#### Prompt
Rewrite the data in full from the line with "Measure the distance" up to and including the line with "What is the", omitting the pictures. Multiply every number in the answers (distances and coordinates) by 0.75, rounding each to as many decimal places as it originally had, with halves rounded up.

#### Data lines
* begin *
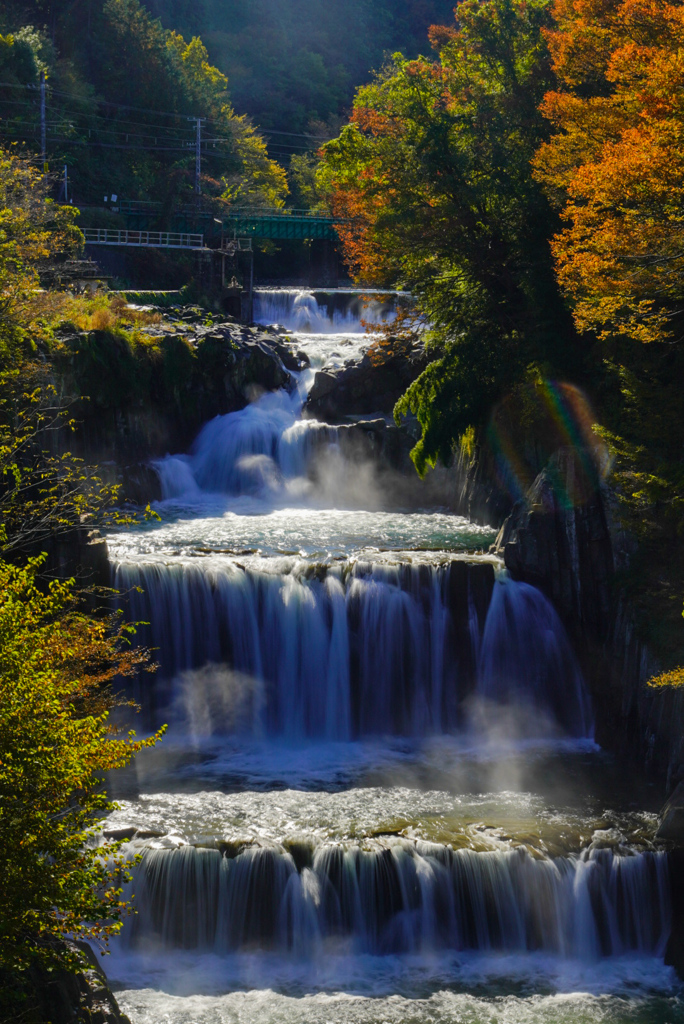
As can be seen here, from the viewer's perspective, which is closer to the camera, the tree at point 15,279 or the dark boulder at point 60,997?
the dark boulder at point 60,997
* end *
* begin *
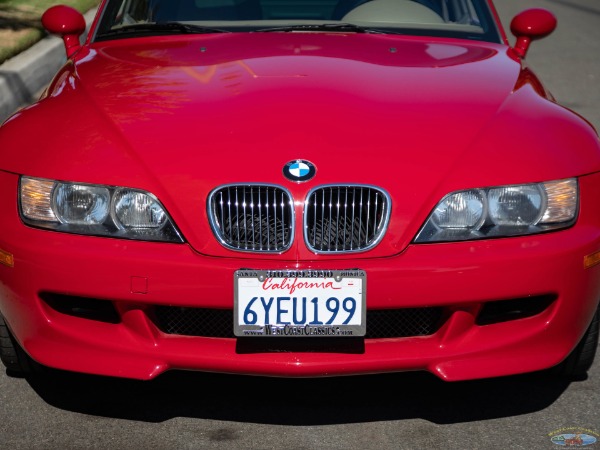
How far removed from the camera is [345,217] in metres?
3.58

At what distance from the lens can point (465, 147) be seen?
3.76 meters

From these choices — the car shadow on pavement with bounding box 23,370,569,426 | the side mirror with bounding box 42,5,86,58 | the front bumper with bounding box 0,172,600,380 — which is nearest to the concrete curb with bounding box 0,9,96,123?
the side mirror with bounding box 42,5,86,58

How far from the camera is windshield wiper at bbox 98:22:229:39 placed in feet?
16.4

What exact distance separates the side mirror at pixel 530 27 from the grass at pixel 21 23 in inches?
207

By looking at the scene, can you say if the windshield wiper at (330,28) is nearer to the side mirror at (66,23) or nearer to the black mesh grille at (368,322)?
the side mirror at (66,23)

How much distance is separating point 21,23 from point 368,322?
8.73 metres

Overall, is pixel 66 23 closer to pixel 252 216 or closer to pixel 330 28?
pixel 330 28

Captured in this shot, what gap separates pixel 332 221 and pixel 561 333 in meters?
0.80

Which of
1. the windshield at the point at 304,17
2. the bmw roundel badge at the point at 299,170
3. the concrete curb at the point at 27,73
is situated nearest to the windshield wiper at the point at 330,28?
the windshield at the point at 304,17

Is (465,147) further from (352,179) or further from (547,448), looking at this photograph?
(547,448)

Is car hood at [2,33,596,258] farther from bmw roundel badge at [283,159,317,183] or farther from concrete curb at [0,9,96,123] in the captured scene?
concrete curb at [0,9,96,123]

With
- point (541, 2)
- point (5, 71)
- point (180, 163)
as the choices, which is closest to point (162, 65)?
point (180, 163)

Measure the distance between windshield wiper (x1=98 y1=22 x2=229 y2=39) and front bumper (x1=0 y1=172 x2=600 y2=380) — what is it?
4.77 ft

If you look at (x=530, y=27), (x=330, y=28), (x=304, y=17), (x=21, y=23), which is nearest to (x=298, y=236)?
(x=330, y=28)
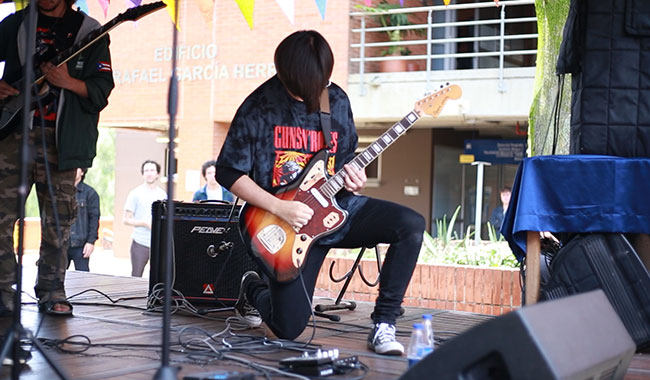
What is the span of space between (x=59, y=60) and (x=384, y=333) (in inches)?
* end *
#### Solution to this exercise
Measure the distance between windshield wiper (x1=98 y1=22 x2=229 y2=39) and front bumper (x1=0 y1=172 x2=600 y2=380) — what is it?
3.58 ft

If you look at (x=530, y=27), (x=330, y=28), (x=304, y=17), (x=21, y=23), which is nearest to (x=298, y=236)?
(x=248, y=21)
What is the span of space between (x=59, y=60) and (x=384, y=333) (in inches)?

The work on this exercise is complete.